During the research review workshop, some
children highlighted that dropping out of school
should be attributed to the loss of support to
continue education, and not to children’s
intelligence. They noted that some children
demonstrated skills for making a living even though
they were unable to receive education.

3. Disabled children

Whether disability results from congenital or
acquired diseases or accidents, disabled children
may be trapped by all kinds of difficulties. Physical
disabilities can deter the children from doing
something. Although some children would like to
help them, they may be laughed at.

4. Homeless children

Children who are homeless are especially prone to
be induced to conduct wrongdoings, and vulnerable
to smoking or drug addiction. Some addicted
children cannot afford drugs and they become
desperate to find money. Some have to carry
drugs for adults and eventually become addicted.
Thus, child drug-abusers and children in conflict
with the law are linked with this category, as are
some working children.

The children did not deem all homeless children as
vulnerable although they were not in school. Some
work on the street and are very able, making some
money for their families. But some of these `street
children’ are seen to be rude and rash, without
considering consequences of their actions; a few
homeless children bullied other children who are in

5. Child Victims

This category includes children who suffered from
natural disaster, traffic accidents, poisons, parental
drug abuse, and children who are infected by HIV
via ‘innocent’ ways. They felt that when they grow
up these children may mull over being affected by
chance and the incident or problem that made
them a victim: for example, "why am I an HIV
victim?" and some of them may do bad things due
to over big mental pressure.

6. Children living in poverty

Children living in poverty may succumb to disease
and death being unable to afford to treatment.
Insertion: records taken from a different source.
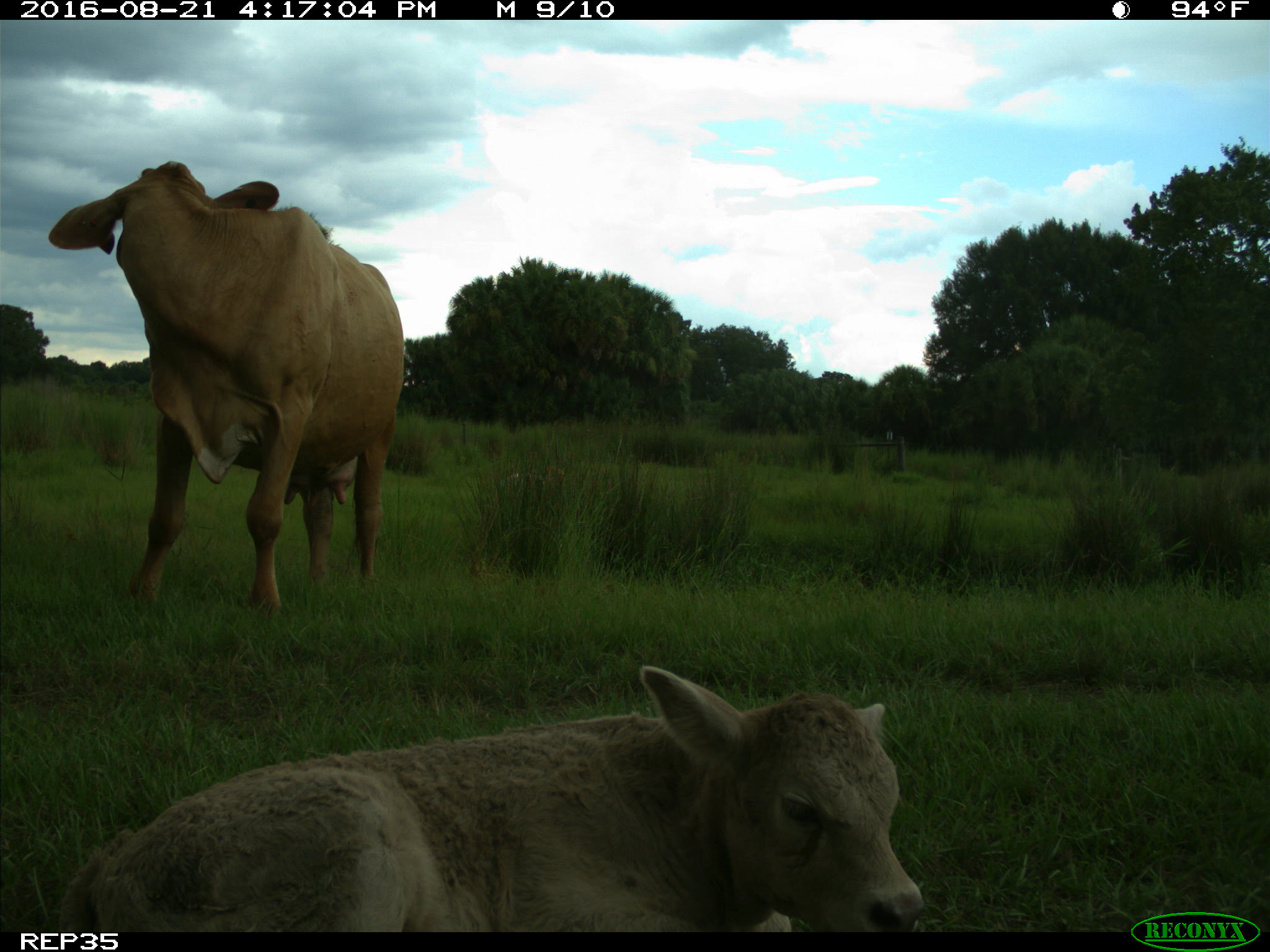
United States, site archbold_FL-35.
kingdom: Animalia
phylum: Chordata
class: Mammalia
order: Artiodactyla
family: Bovidae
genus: Bos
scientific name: Bos taurus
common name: domestic cow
(From Listen, Secrets!: Issues and Research by Children Affected by HIV/AIDS in Xinjiang and Yunnan, China)

29-12-07, 15:55
Bu maqlining esli menbesini bu yerge yezip qoughan bolsingiz. Rehmet.

Memet Emin
29-12-07, 17:16
Title: Listen, secrets! Issues and research by children affected by HIV / AIDS in Xinjiang and Yunnan, China.

Author: Chen Q; West A

Source: Beijing, China, Save the Children, 2006 Mar. 49 p.


Abstract: This report, Listen, secrets is a report on children's research in two locations in China that are heavily affected by HIV/AIDS. Yining City, is in Yili Prefecture, Xinjiang in north-west China bordering countries of central Asia. Yingjiang County is in Dehong Prefecture, Yunnan Province in southern China bordering countries of south-east Asia. High HIV-prevalence in both areas stems from intravenous drug use, and their proximity to drug production areas in the `Golden Crescent' and the `Golden Triangle'. These circumstances have tended to result in a focus on issues related to adults, with less attention paid to children hence this research. But children are not a single, stereotypical group, and their circumstances, ideas and issues vary by location as well as age, gender and other aspects of human diversity. This report from children's research focuses on the main concerns of children in these areas, their definitions of children in difficulties, their difficulties and expectations, and particularly, the impact of HIV/AIDS upon children. (excerpt)

30-12-07, 08:57
Definitly is a sad stuation for anybody. glad you post it!